Tornare cioè a quella regolarità istituzionale che si era interrotta proprio con la sua rielezione al Colle. Una regolarità o normalità che include innanzitutto il «pieno compimento» delle riforme istituzionali. Era stata quella la missione con la quale aveva accettato il secondo mandato e ora che il processo si è messo in moto deve arrivare al traguardo. Un traguardo che Napolitano sembra voler condividere con il successore.

Dunque, l'auspicio è di una «continuità», di una staffetta che possa ancora essere da stimolo al Parlamento per arrivare a varare la nuova legge elettorale ma anche la riforma del bicameralismo. Del resto, il momento in cui si eleggerà il nuovo capo dello Stato - probabilmente le votazioni cominceranno i primi di febbraio - cade proprio nel mezzo della fase costituente. Sia l'Italicum che la riforma del Senato saranno al secondo passaggio parlamentare e, dunque, il guado non sarà ancora superato. Insomma, se Napolitano ha vissuto - e molto stimolato - l'accensione del motore delle riforme, si augura sia il prossimo inquilino del Colle a vedere la fine di un percorso.

Non ignora le incognite e i possibili intoppi dei prossimi passaggi. Ma non li enfatizza. Si appella al Parlamento alla prova di «maturità e responsabilità» a cui sarà chiamato con le prossime elezioni per il Quirinale ed è in quel momento che chiede alle forze politiche quella normalità che si era inceppata nella primavera del 2013, con quel «grave sbandamento» post elettorale che portò alla sua rielezione.

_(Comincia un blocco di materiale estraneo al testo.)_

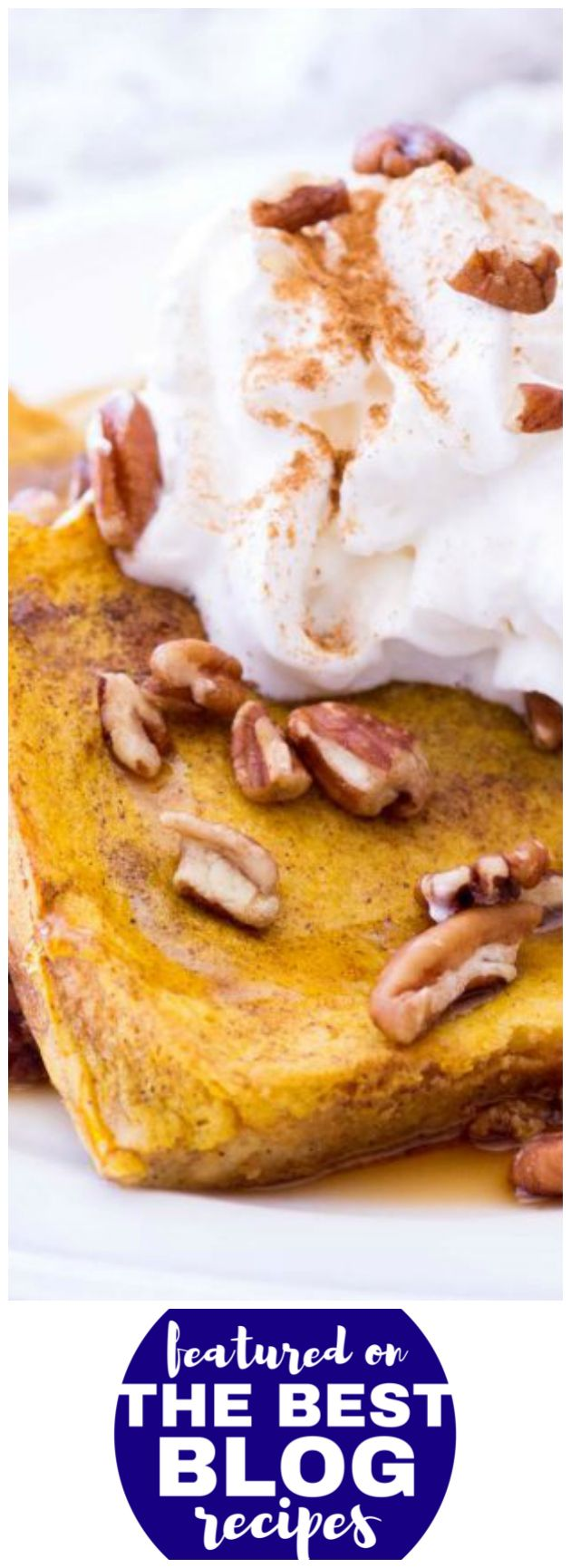 BAKED PUMPKIN FRENCH TOAST from Julie's Eats and Treats is #36 on our list of the BEST FRENCH TOAST RECIPES || Featured on The Best Blog Recipes with the bloggers permissions #pumpkin #breakfast #recipe #recipes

Non ha parlato di date per le sue dimissioni. Il congedo dagli italiani è stato chiaro ma senza ulteriori dettagli. Seguirà il percorso istituzionale, cioè informerà i vertici istituzionali, presidenti di Camera e Senato e presidente del Consiglio, del giorno delle sue dimissioni anche se un indizio lo lascia. Cita la fine del semestre europeo di presidenza italiana come suo orizzonte. Il 13 gennaio Matteo Renzi chiuderà, con un discorso a Strasburgo, il semestre e da quel giorno Napolitano considererà concluso il suo mandato. Lasciando in eredità le due parole chiave: normalità istituzionale e pieno compimento delle riforme.